German oral final = a gutteral success. It still puzzles me how people can make these noises -- rolling my r's without sounding foolish is still a challenge. I pulled an A or A- out of it, and that's a huge relief. As for the rest of my finals, J101 is on deck and literature is warming up in the bullpen. J101 shouldn't be hard, but grammar is so boring. I may fall into a coma during the exam. I'm not too concerned about literature, although it took me a few tries to type it just then. Not a great sign.

In other, less scholastic news, Kyle and I have a fridge! Thanks to our patron saint of RA's, Marc, we now have a refridgerator that we A) didn't pay for, B) don't have to sell at the end of the year and C) DIDN'T PAY FOR! This guy is a truly awesome RA. I hope the karma control center gets this blip on their radar and showers Marc with lovin' accordingly. We can have yogurt and cheese! If we buy cereal, we can buy milk for it and it won't spoil! The boysenberry sauce Roberta gave us doesn't have to hang outside our window in a plastic bag anymore! (Our make-shift fridge was pretty tricksy.) A challenge: Try living on dining hall food and non-perishables alone.
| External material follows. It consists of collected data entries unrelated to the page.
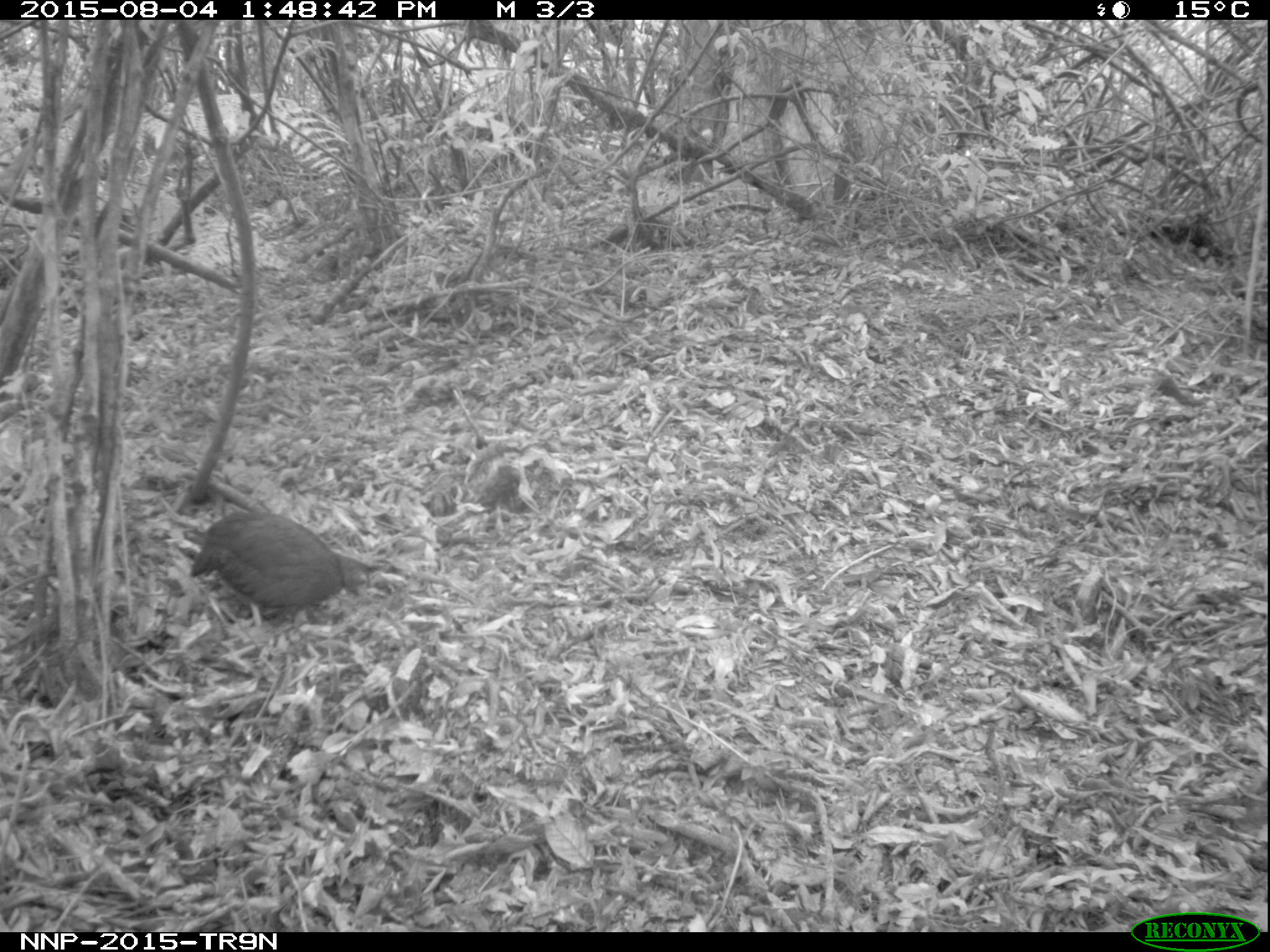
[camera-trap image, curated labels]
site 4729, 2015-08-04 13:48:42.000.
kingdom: Animalia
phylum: Chordata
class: Aves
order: Galliformes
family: Phasianidae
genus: Pternistis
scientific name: Pternistis nobilis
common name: handsome francolin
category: francolinus nobilis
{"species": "francolinus nobilis (handsome francolin) (Pternistis nobilis)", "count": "1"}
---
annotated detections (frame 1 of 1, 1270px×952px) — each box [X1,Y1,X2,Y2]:
francolinus nobilis: [189,512,369,645]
It's not easy or fun.

Zara sent me a birthday card with a funny bear. And a well-drawn bear. Thanks, Zarietta! Related, and a little bit hurtful/annoying: Areli forgot my birthday. I'm not great for dates, but...ahh, I'm being ridiculous. Moving on.

Does anyone have a good name for a small aloe vera plant? Keep in mind 'Al' and 'Vera' have already been has 'King Lear.'

Sunday, December 07, 2003

Ha! I have some time to breathe! I haven't done homework for something like 36 hours now, although that is due to end soon, what with my history final being tomorrow and all (EEP). In the meantime, the NZ Herald has a review of the new Lord of the Rings movie. It would seem that New Zealand has fallen in love with the series. For good reason--these movies are like tourism billboards for that pretty, pretty island.
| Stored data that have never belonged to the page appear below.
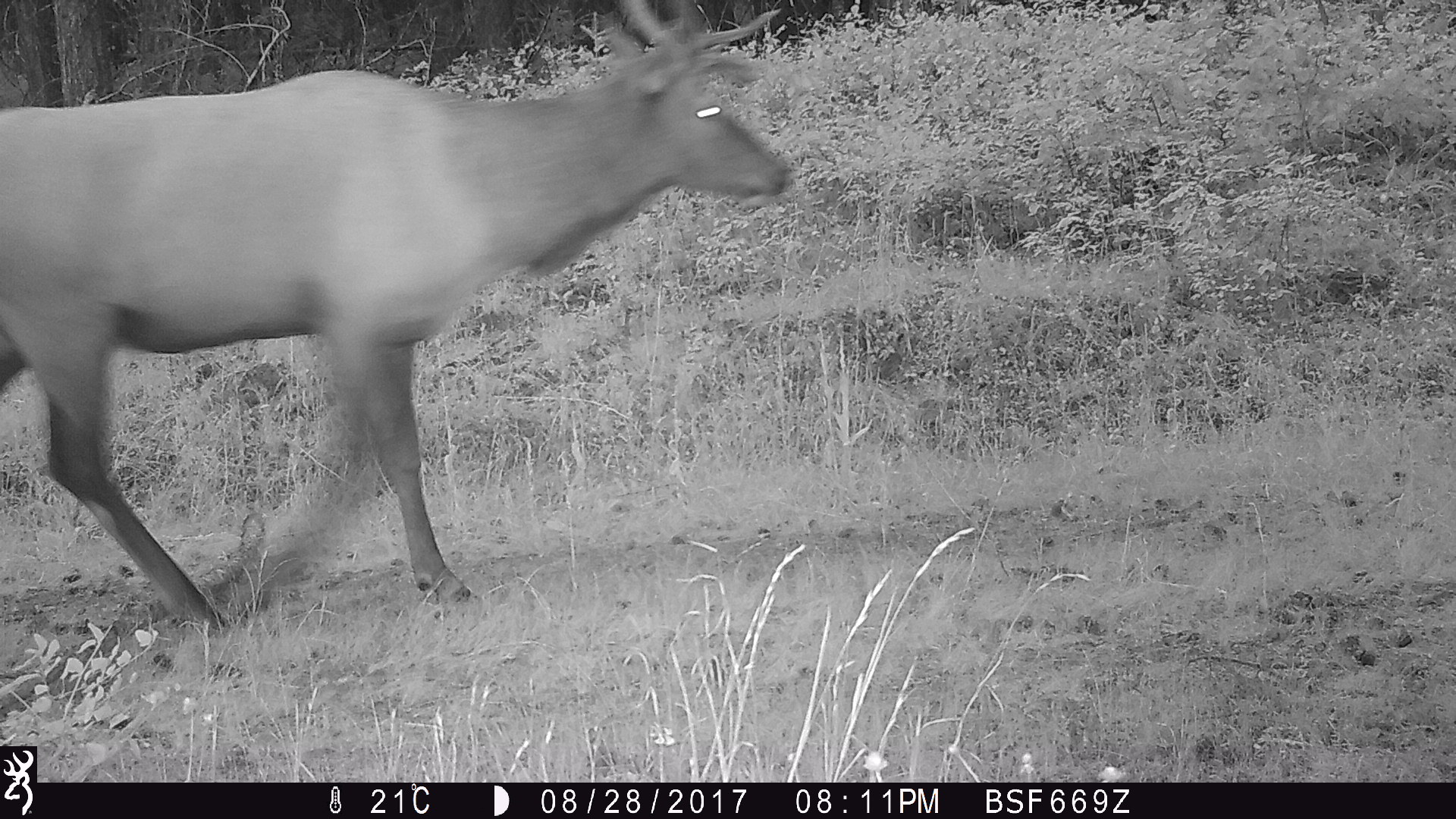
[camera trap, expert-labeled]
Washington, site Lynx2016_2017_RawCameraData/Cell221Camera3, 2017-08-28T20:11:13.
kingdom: Animalia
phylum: Chordata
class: Mammalia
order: Artiodactyla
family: Cervidae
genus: Cervus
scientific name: Cervus canadensis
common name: elk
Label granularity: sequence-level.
Sophie is in Eugene, but we can't find her! Sophie?

Wednesday, December 03, 2003

Lots to do before finals -- posting will be sparse to nil. I had a wonderful birthday, and I wish everyone was here, or I was there or something like that.

Tuesday, December 02, 2003

It's my birthday. It's Tuesday of Dead Week. A mixed blessing, to say the least. I'm taking a break from the mounting piles of pre-finals scrambling. I shouldn't be. But, a small update. Kyle, lovely Kyle, organized a little birthday shindig at the Glenwood (AWESOME CAFE) with friends that was way fun. Hooray for friends! And she gave me three books I've been wanting for a long time. She's so wonderful. My folks sent a little package, complete with socks and a mix CD from the Jazzdad.
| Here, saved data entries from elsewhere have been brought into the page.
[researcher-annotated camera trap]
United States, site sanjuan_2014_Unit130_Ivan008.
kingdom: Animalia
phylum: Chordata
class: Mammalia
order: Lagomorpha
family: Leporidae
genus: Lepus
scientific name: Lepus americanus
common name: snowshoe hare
My German skit...oy. Maybe Meg will post on that. I don't have the energy. Murgh. Paper time.

Monday, December 01, 2003

For those who are interested, the New Zealand Herald (link at left) has been doing consistently well-done features on Lord of the Rings in their entertainment section. Yes, yes, I know I'm an infidel for hating the books and liking the movies (the books were so TEDIOUS), but I'm looking forward to the new one. Escapism, especially escapism with good scenery and the like, is always the antidote to finals week. Amazing timing, that.
Waking up at 7:45 this morning to go take a J101 test was more painful than usual. I attribute that to the awesome time Kyle and I had in Portland (and in deserted Eugene). Janelle drove us to Portland, up I-5 and Route 205, both of which were flowing fairly fluidly, despite accidents (one such accident crashed right in front of us.) She dropped us off at an arbitrary location just off the freeway -- a Mexican restaurant. Roberta, my folks' one-time roommate from 20 years hence, picked us up and took us to her place, and promptly dragged us back out on the road to stock up on foodables. The woman forced us to pick out foodstuffs. ("We are SO coming back for spring break!") Perfunctory Thanksgiving preparations ensued. The next morning, we woke up to tea and Dutch babies (and this time I wrote the recipe down--Katie's Dutch baby lesson has already been covered in dust layers too think to unearth) and a sketchy battle plan for our cooking forays. Long cooking saga short, Kyle and I (between bastings) made mashed potatoes, cranberry sauce, salad, salad dressing, and chocolate chip cookies -- and we still had time to read our books, chat with Roberta's neighbor and generally unwind. For the record, the food was spectacular.

Friday, the busiest shopping day of the year, heralded an ethical dilemma: to enter Powell's, whose striking workers had walked out, or not to enter Powell's? As I may have mentioned, Powell's is Mecca for us bibliophiles. Union ethics won the day; we walked out of the Hawthorne location after interrogating a manager on the status of the strike (not the big one on Burnside) without a purchase. I'm the daughter of two card-carrying NEA members. It was the least I could do. Instead of a downtown Portland adventure, we wandered the funked-up Hawthorne district, which was walking distance from Roberta's house. My dad's old Portland haunt, Nick's Coney Island Hot Dogs, remains an adventure for another day ("...if you go there, you have to try the Dog of Death!") It started to rain, and we had walked a whole lot by 4-5ish, so we retired to Roberta's house for leftovers and proofing of The Christmas Card. Her cards, every year, are an event. I look forward to them. One year, a package containing a fortune cookie, a letter on rice paper, instructions on how to do a Chinese paper cutting and a good luck ritual were all mishmashed together in a shiny, eclectic package with...something I'm forgetting that was awesome. Anyhow, these cards are little packages, and she makes 100+ every year. So we got to help with the process this year, which was cool beyond belief. Naturally, we've taken a vow of silence as to the nature of these cards. Assuming certain family members are reading, I can't say anything more. But it was WAY cool.

Saturday was a truncated day. We woke up early (ish), wandered downtown, and hit up Powell's (the strike was a one-day thing, but what a day they chose!) I could live in Portland. That would be a-okay. We barely saw any of downtown, but it makes an impression. It's the only big city (defining big city at over a million people) that I've really spent intimate time in, wandering and looking and not being yanked around by parents (cough cough RENO cough). The place has a hold on me; every detail I took in wasn't enough. The place is so vibrant and so layered. I digress, back to saturday. We took the train (eee! I love trains!) back to Eugene, and walked another mile and a half home, having arrived and hour or two later than we thought we would. The things you hear about Amtrak are true, apparently. Still. Beats the Greyhound.

And that's more or less it. We're back just in time for Dead Week. Now I must go to my lit class.

Kyle and I cut her hair, too. Pictures eventually.